My YouTube channel | Release date of my 13th playlist: August 24, 2020

Emka
Posts: 290
Joined: Fri Sep 17, 2010 9:31 pm

Re: House of fail (we got scraped)

#18 Post by Emka »

Weird: I went to said clone (or whatever you should call it) of TPFC in my TPFC browser tab and when I pushed the browser's back button I wasn't taken back to TPFC but to http://instatime.dist-app.com/?c=rhinst ... 2279010446, which offered me to download the InstaTime app.

User avatar
JohnTHaller
Posts: 715
Joined: Wed Feb 10, 2010 4:44 pm
Location: New York, NY
Contact:

Re: House of fail (we got scraped)

#19 Post by JohnTHaller »

For what it's worth, it looks like a scrape of every page on here rather than a download of the database. Every RSS entry is scraped and added as a new WordPress page. The search works because it's searching those WordPress pages are indexed within WordPress. You can tell it's WordPress by the theme being used, the indicator at the bottom which is a default footer for said theme, some of the plugins linked within the HTML, etc.

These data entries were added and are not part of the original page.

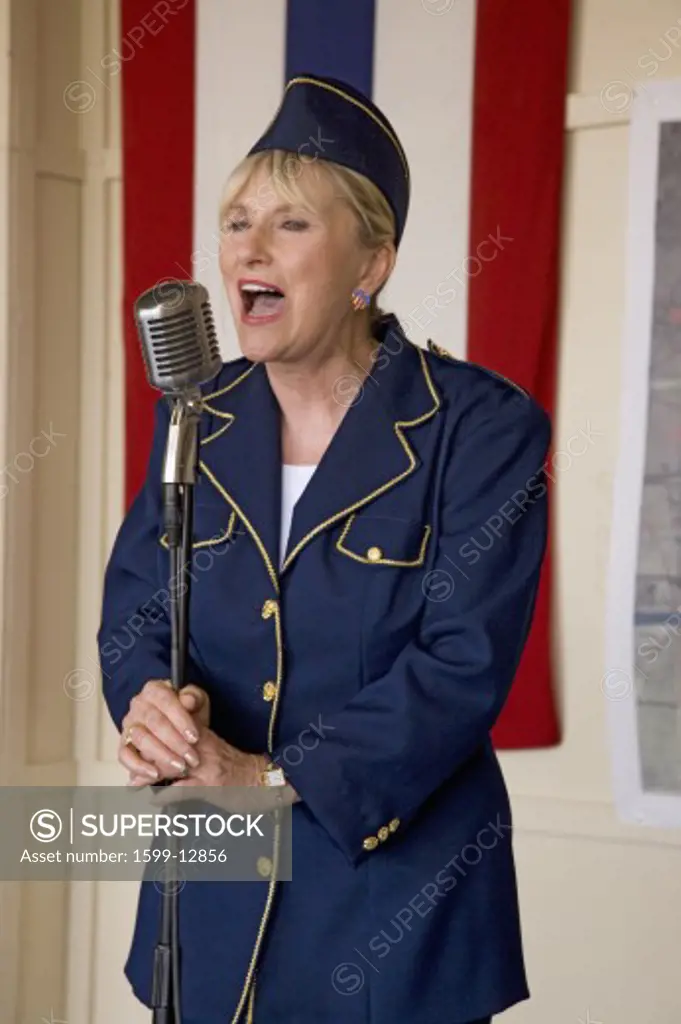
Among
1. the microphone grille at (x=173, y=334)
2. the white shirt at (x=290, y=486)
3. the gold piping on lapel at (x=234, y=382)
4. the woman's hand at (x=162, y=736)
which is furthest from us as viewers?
the gold piping on lapel at (x=234, y=382)

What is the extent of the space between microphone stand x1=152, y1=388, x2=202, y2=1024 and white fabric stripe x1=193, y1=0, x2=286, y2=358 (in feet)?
6.07

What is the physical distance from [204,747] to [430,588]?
294mm

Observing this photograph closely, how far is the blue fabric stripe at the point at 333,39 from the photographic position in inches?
116

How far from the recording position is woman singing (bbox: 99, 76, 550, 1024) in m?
1.44

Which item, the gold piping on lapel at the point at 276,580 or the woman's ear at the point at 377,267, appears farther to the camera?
the woman's ear at the point at 377,267

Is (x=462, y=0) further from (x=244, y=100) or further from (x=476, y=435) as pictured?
(x=476, y=435)

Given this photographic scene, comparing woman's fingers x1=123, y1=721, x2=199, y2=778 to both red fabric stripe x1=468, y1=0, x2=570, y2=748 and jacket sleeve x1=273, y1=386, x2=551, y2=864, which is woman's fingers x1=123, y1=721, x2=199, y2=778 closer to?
jacket sleeve x1=273, y1=386, x2=551, y2=864

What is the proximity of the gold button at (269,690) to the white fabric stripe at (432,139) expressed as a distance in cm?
149

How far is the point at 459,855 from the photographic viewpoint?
4.87ft

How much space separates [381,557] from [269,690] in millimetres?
188

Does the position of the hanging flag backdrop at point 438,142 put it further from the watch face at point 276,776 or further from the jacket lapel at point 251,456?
the watch face at point 276,776

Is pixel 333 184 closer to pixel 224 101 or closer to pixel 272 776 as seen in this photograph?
pixel 272 776

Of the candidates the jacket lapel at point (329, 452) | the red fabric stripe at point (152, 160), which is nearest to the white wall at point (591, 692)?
the red fabric stripe at point (152, 160)

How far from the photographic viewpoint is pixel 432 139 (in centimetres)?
290
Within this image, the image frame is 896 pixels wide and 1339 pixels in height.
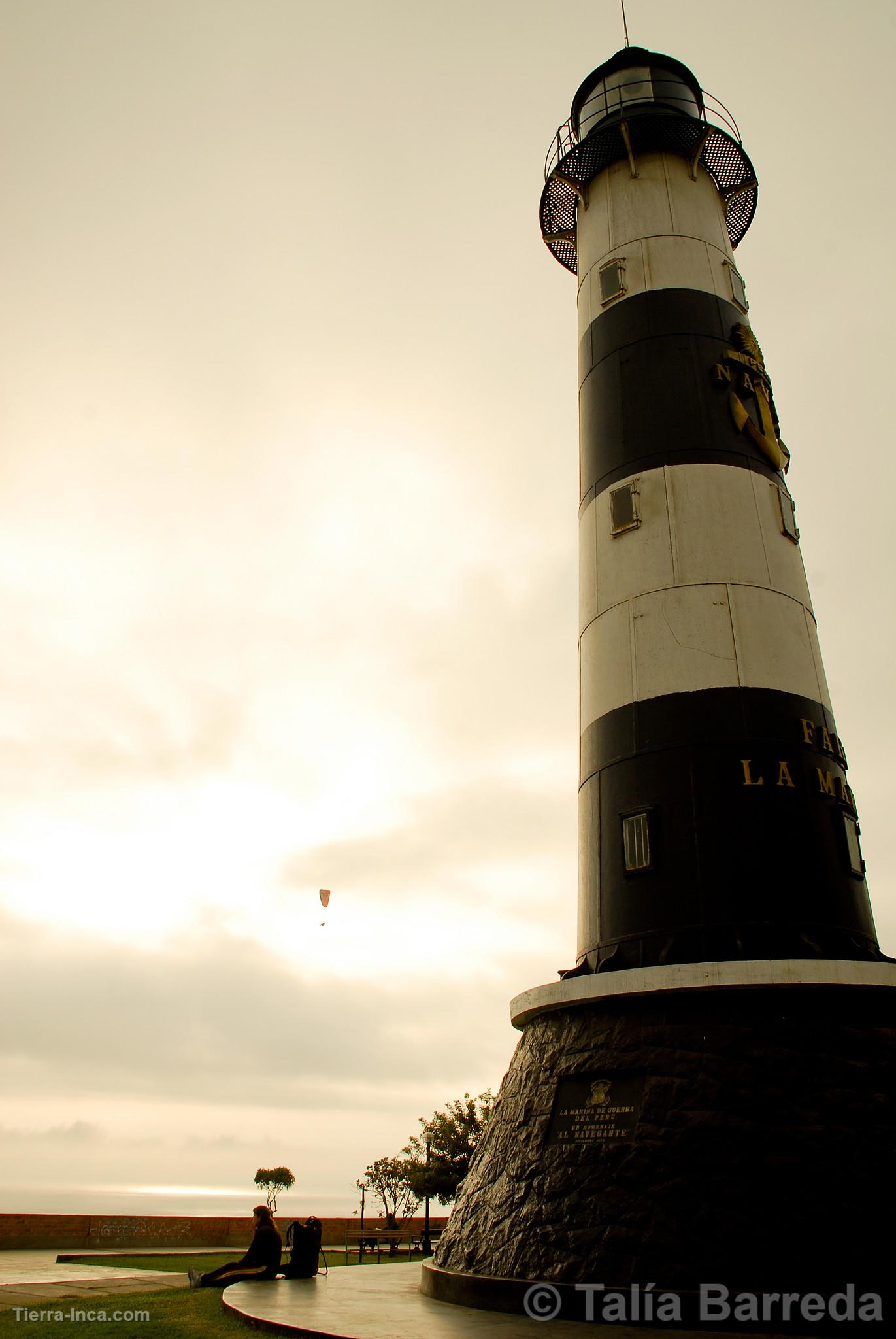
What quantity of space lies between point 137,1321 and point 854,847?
416 inches

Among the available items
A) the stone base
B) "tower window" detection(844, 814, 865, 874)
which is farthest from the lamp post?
"tower window" detection(844, 814, 865, 874)

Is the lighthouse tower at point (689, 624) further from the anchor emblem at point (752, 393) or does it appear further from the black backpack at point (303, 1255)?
the black backpack at point (303, 1255)

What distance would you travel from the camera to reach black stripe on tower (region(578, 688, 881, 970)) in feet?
34.2

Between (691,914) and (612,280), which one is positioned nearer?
(691,914)

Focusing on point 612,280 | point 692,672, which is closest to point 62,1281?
point 692,672

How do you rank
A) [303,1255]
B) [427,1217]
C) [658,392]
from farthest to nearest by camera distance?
[427,1217] < [658,392] < [303,1255]

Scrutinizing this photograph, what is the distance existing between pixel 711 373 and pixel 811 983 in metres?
10.6

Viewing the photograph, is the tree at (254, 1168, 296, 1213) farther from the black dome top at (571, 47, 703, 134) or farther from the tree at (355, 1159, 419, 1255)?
the black dome top at (571, 47, 703, 134)

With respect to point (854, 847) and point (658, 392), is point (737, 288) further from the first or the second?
point (854, 847)

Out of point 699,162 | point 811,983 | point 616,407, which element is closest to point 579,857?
point 811,983

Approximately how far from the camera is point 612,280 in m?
16.9

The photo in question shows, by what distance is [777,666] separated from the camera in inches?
484

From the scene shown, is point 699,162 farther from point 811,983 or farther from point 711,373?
point 811,983

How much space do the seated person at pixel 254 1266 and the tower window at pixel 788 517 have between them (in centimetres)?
1367
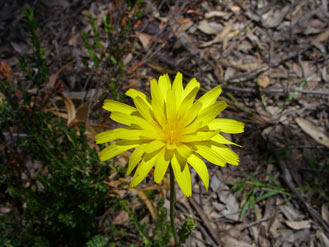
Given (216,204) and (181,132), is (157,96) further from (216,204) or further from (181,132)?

UPDATE: Sorry, this was in reference to houseofportable dot com, not the later one referenced. If that one was an exact clone, that's another story.
Last edited by JohnTHaller on Sun Feb 14, 2016 7:44 am, edited 1 time in total.
PortableApps.com - The open standard for portable software | Support Net Neutrality

User avatar
Midas
Posts: 6710
Joined: Mon Dec 07, 2009 7:09 am
Location: Sol3

Re: House of fail (we got scraped)

#20 Post by Midas »

Couldn't this be just some kind of experiment with the database dump mentioned elsewhere? :shock:

User avatar
SYSTEM
Posts: 2041
Joined: Sat Jul 31, 2010 1:19 am
Location: Helsinki, Finland

Re: House of fail (we got scraped)

#21 Post by SYSTEM »

Midas wrote:Couldn't this be just some kind of experiment with the database dump mentioned elsewhere? :shock:
No way. They have exactly the same theme and functionality. Duplicating all that would be way too much effort for an "experiment". They either have the TPFC source code or have a proxy of some kind (as I suggested in my previous comment).
My YouTube channel | Release date of my 13th playlist: August 24, 2020

User avatar
Midas
Posts: 6710
Joined: Mon Dec 07, 2009 7:09 am
Location: Sol3

Re: House of fail (we got scraped)

#22 Post by Midas »

Please, bear with me. Couldn't someone get pretty much the same result by scrapping the site layout files and then fleshing it somehow with a database engine backend and the database dump? :?

I'm trying to apply Ockam's razor here...

User avatar
SYSTEM
Posts: 2041
Joined: Sat Jul 31, 2010 1:19 am
Location: Helsinki, Finland

Re: House of fail (we got scraped)

#23 Post by SYSTEM »

Midas wrote:Please, bear with me. Couldn't someone get pretty much the same result by scrapping the site layout files and then fleshing it somehow with a database engine backend and the database dump? :?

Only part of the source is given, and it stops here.